§ **SUPPLIED MATERIAL**

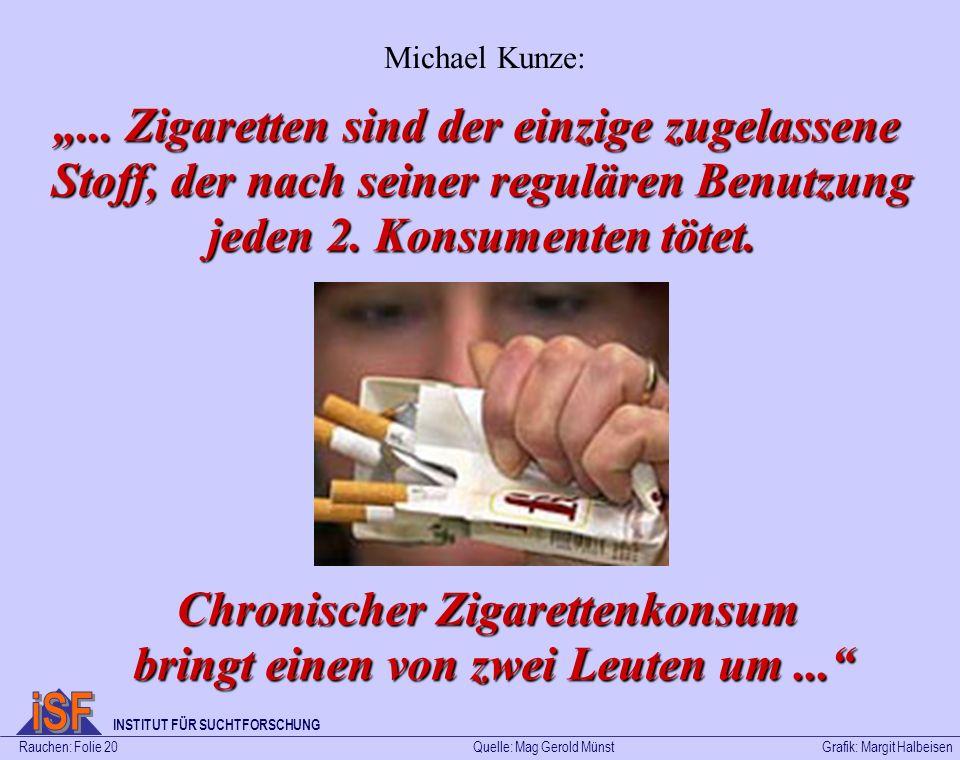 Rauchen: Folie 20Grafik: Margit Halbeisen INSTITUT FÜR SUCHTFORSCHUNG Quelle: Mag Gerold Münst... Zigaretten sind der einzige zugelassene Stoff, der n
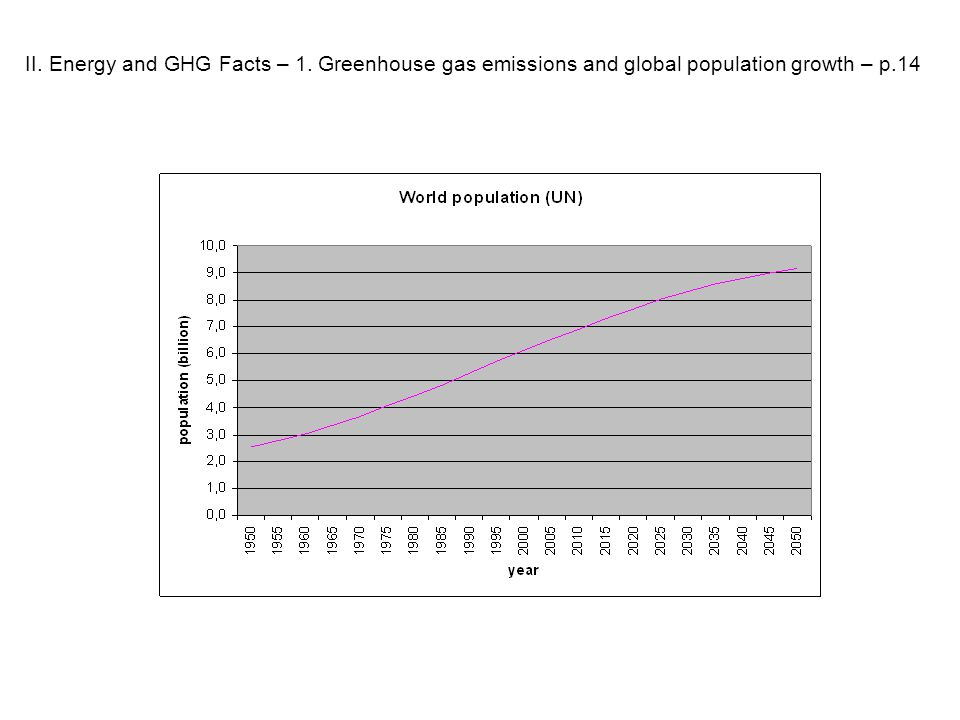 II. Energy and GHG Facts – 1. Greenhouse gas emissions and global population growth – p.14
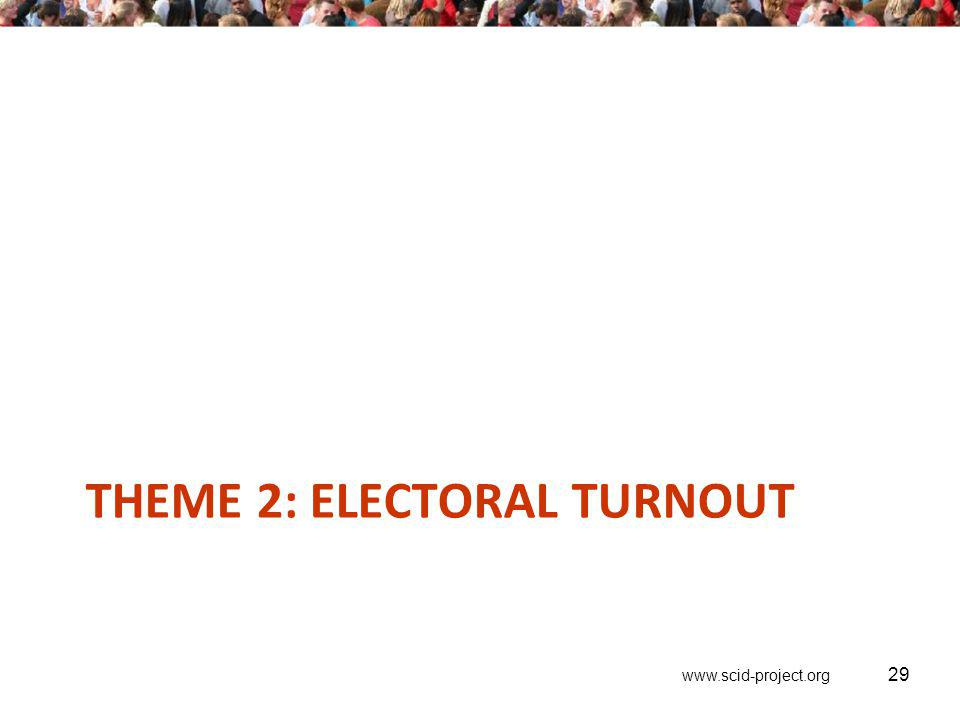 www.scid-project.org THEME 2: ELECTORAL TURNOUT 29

§ **ACTION ITEM**
Without any pictures, return the material above exactly.

§ **RESULT OF THE TASK**
 Rauchen: Folie 20Grafik: Margit Halbeisen INSTITUT FÜR SUCHTFORSCHUNG Quelle: Mag Gerold Münst... Zigaretten sind der einzige zugelassene Stoff, der n
 II. Energy and GHG Facts – 1. Greenhouse gas emissions and global population growth – p.14
 www.scid-project.org THEME 2: ELECTORAL TURNOUT 29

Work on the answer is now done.